What is expected -> Could you copy out, word for word, the lines of the material below from the line with "Could you say" to the line with "2195 millimetres", including both of those lines and nothing else?

Records for the task ->
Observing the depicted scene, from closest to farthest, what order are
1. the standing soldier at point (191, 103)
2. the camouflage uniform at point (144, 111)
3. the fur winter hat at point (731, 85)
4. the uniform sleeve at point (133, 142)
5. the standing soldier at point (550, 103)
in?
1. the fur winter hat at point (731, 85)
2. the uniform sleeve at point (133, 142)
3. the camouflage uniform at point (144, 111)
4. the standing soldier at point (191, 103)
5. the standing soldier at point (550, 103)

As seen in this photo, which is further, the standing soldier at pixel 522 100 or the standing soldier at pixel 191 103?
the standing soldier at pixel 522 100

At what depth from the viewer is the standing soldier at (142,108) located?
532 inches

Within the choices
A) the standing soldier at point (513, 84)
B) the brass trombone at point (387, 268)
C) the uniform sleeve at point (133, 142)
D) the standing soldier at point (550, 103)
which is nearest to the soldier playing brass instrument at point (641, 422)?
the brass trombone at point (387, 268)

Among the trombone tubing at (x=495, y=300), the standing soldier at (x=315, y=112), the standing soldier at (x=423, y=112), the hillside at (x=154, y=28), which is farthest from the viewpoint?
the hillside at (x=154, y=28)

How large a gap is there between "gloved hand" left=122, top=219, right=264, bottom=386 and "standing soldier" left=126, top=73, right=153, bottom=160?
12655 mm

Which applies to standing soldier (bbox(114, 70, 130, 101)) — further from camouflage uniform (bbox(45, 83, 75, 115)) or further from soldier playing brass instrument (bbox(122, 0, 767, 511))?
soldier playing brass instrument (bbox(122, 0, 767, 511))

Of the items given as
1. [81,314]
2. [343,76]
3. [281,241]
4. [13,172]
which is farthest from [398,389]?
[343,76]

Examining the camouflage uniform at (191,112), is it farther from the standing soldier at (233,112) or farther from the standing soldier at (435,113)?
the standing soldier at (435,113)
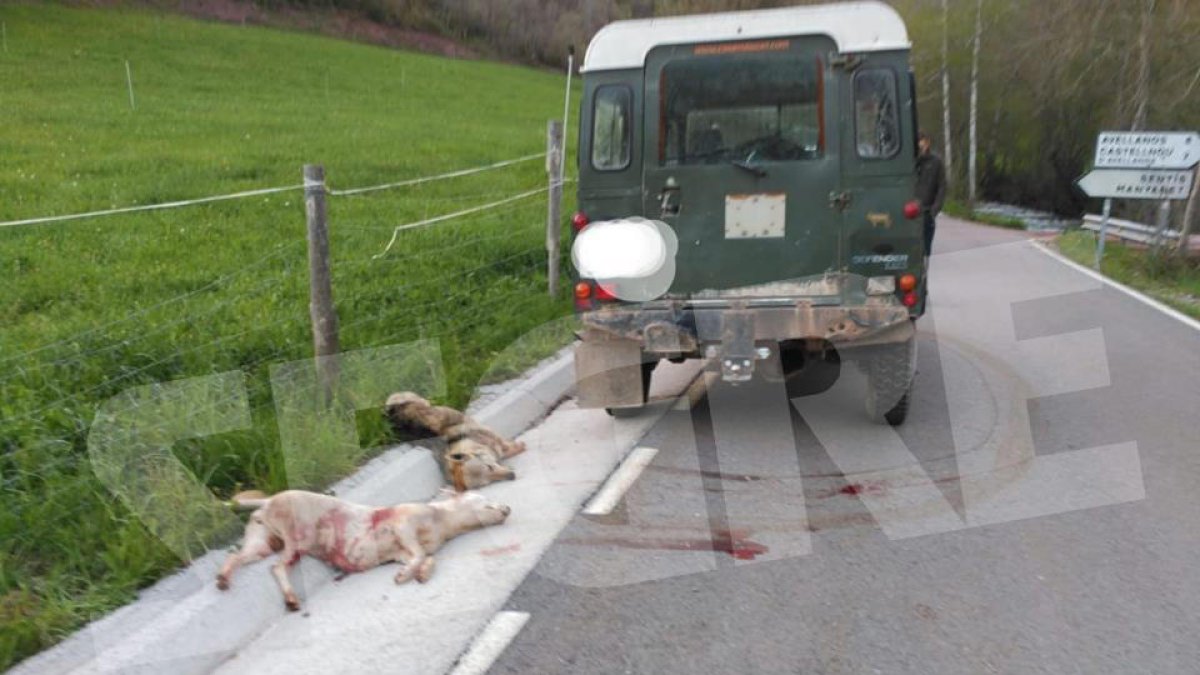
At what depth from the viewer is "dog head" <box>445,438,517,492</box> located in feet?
18.8

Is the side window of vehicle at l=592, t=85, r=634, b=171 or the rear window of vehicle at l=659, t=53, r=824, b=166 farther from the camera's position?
the side window of vehicle at l=592, t=85, r=634, b=171

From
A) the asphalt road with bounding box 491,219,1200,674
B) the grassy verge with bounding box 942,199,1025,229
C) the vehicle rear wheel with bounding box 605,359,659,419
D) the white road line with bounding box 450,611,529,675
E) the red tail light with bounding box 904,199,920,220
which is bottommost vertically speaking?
the grassy verge with bounding box 942,199,1025,229

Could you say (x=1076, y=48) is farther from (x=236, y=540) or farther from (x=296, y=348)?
(x=236, y=540)

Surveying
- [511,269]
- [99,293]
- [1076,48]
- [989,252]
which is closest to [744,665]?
[99,293]

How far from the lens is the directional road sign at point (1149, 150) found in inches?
642

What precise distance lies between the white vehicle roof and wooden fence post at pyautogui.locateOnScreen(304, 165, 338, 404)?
194cm

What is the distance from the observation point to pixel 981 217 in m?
31.2

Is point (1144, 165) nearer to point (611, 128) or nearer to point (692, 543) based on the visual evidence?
point (611, 128)

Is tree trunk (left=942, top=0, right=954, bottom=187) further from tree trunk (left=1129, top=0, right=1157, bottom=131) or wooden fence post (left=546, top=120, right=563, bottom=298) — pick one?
wooden fence post (left=546, top=120, right=563, bottom=298)

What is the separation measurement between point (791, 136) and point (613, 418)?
2195 millimetres

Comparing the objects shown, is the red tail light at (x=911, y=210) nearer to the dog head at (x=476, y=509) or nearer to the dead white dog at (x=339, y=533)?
the dog head at (x=476, y=509)

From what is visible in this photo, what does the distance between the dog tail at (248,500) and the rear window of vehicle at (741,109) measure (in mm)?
3280

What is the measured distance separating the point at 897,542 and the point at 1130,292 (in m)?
A: 10.9

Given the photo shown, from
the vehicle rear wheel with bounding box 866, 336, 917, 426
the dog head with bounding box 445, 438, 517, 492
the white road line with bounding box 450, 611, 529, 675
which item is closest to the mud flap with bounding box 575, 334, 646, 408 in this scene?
the dog head with bounding box 445, 438, 517, 492
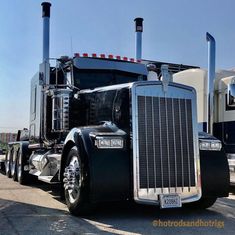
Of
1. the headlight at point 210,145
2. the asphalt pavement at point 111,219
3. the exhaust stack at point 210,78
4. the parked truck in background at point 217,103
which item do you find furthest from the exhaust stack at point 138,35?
the headlight at point 210,145

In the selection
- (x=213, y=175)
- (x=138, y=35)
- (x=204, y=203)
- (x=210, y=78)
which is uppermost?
(x=138, y=35)

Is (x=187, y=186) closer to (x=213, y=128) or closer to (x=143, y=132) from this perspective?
(x=143, y=132)

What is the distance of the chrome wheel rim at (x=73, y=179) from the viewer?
7087 millimetres

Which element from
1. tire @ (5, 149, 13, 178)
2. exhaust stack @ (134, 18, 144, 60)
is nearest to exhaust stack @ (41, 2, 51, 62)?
exhaust stack @ (134, 18, 144, 60)

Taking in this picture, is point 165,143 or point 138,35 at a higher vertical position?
point 138,35

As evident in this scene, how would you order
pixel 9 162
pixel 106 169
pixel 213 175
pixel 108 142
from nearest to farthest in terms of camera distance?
pixel 106 169 → pixel 108 142 → pixel 213 175 → pixel 9 162

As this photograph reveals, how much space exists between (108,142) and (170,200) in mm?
1266

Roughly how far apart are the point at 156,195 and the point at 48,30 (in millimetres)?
5664

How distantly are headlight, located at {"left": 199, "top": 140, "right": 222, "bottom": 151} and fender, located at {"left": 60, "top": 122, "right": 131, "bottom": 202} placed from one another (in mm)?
1377

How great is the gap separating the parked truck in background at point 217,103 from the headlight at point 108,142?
15.8ft

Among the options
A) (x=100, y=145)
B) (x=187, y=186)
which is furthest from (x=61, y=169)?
(x=187, y=186)

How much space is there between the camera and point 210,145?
7.52m

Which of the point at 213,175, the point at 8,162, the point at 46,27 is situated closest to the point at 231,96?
the point at 213,175

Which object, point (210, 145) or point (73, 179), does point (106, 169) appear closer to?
point (73, 179)
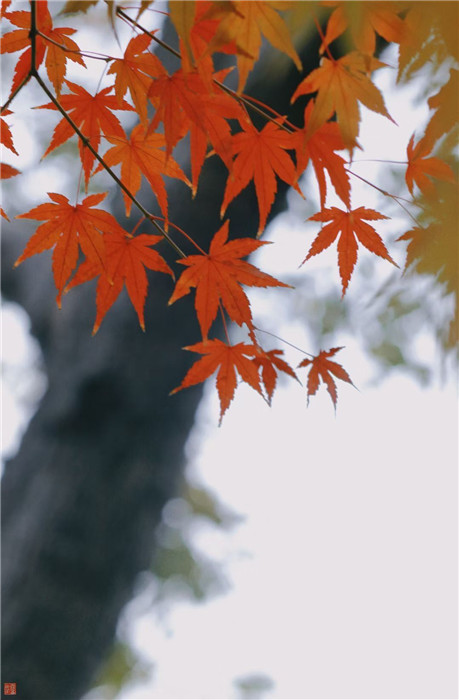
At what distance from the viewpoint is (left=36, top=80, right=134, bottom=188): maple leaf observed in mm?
686

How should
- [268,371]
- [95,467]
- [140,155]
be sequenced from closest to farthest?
[140,155] < [268,371] < [95,467]

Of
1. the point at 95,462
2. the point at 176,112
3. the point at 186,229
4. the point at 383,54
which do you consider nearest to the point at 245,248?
the point at 176,112

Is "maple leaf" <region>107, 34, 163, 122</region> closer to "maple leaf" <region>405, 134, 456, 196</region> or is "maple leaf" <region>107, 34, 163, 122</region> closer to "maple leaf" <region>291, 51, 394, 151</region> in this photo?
"maple leaf" <region>291, 51, 394, 151</region>

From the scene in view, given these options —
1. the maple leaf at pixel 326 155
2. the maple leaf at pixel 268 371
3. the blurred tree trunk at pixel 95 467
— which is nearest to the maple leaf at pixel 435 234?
the maple leaf at pixel 326 155

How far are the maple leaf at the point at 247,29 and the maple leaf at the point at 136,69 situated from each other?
0.14 meters

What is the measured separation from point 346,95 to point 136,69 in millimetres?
248

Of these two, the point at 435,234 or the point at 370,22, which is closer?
the point at 370,22

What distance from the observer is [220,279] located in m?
0.70

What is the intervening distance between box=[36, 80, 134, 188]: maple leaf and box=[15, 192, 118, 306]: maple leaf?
47 mm

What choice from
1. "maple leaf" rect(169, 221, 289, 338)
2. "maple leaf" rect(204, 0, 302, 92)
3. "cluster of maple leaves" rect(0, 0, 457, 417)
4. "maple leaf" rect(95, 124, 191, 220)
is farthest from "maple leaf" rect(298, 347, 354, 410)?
"maple leaf" rect(204, 0, 302, 92)

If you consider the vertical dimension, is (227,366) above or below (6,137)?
below

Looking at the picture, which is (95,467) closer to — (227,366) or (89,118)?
(227,366)

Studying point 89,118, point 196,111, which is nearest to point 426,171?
point 196,111

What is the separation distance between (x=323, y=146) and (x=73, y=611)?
1.09 meters
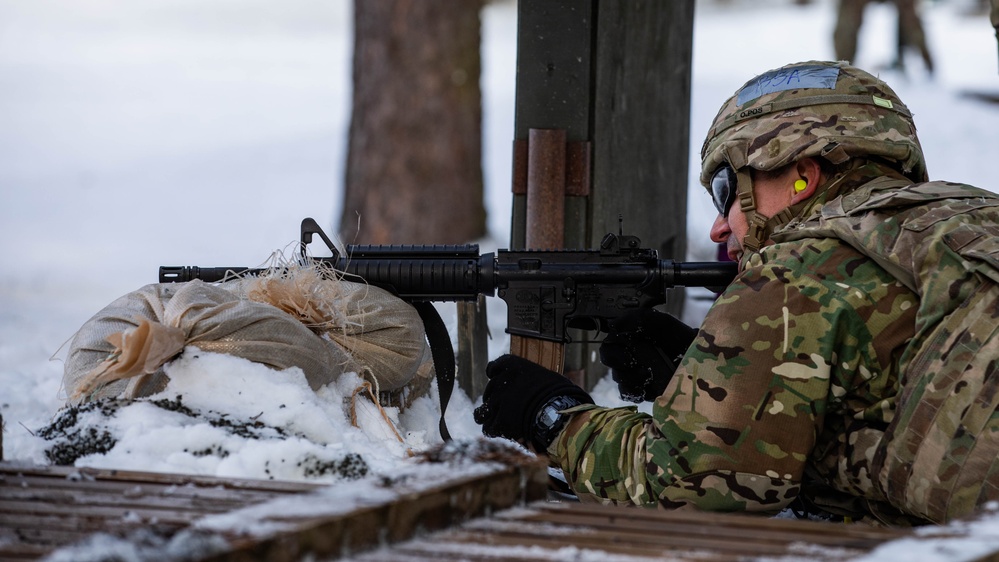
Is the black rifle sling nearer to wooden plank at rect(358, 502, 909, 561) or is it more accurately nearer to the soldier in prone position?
the soldier in prone position

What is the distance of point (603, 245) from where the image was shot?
11.6 ft

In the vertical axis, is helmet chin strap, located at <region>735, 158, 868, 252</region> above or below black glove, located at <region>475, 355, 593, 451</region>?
above

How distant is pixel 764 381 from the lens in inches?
100.0

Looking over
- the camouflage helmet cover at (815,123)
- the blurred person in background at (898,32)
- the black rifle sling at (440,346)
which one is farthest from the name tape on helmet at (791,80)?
the blurred person in background at (898,32)

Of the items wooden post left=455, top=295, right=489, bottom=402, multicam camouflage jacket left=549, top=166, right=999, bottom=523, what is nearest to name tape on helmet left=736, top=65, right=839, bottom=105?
multicam camouflage jacket left=549, top=166, right=999, bottom=523

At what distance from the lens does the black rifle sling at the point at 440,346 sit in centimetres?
365

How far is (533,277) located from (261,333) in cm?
100

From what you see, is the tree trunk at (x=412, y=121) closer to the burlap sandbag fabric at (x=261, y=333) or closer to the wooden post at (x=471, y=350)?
the wooden post at (x=471, y=350)

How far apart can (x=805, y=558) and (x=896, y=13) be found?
671 inches

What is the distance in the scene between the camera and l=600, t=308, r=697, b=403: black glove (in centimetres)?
344

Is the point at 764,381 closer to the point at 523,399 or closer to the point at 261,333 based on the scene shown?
the point at 523,399

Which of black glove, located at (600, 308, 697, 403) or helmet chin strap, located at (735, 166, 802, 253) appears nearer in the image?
helmet chin strap, located at (735, 166, 802, 253)

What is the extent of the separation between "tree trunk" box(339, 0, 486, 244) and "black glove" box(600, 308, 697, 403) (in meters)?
6.40

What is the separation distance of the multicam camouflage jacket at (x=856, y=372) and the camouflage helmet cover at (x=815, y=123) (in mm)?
204
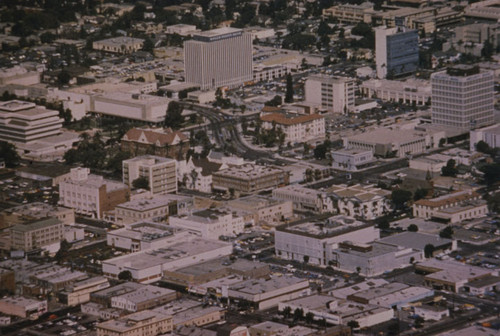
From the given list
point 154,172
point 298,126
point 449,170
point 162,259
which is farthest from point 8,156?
point 449,170

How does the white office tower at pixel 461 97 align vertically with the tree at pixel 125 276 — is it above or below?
above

Task answer ->
Could you say (x=1076, y=48) is farther from (x=236, y=540) or farther from (x=296, y=348)?
(x=236, y=540)

Surveying
- [511,269]
- [99,293]
- [1076,48]
- [989,252]
which is closest to [744,665]?
[99,293]

How far from the lens is the directional road sign at point (1149, 150) found in inches?
642

What precise distance lies between the white vehicle roof and wooden fence post at pyautogui.locateOnScreen(304, 165, 338, 404)?
194cm

What is the distance from the observation point to pixel 981 217 in m?
31.2

Is point (1144, 165) nearer to point (611, 128) or nearer to point (692, 543) based on the visual evidence?
point (611, 128)

Is tree trunk (left=942, top=0, right=954, bottom=187) further from tree trunk (left=1129, top=0, right=1157, bottom=131) or wooden fence post (left=546, top=120, right=563, bottom=298) — pick one?
wooden fence post (left=546, top=120, right=563, bottom=298)

What is the separation measurement between point (791, 136) and point (613, 418)?
2195 millimetres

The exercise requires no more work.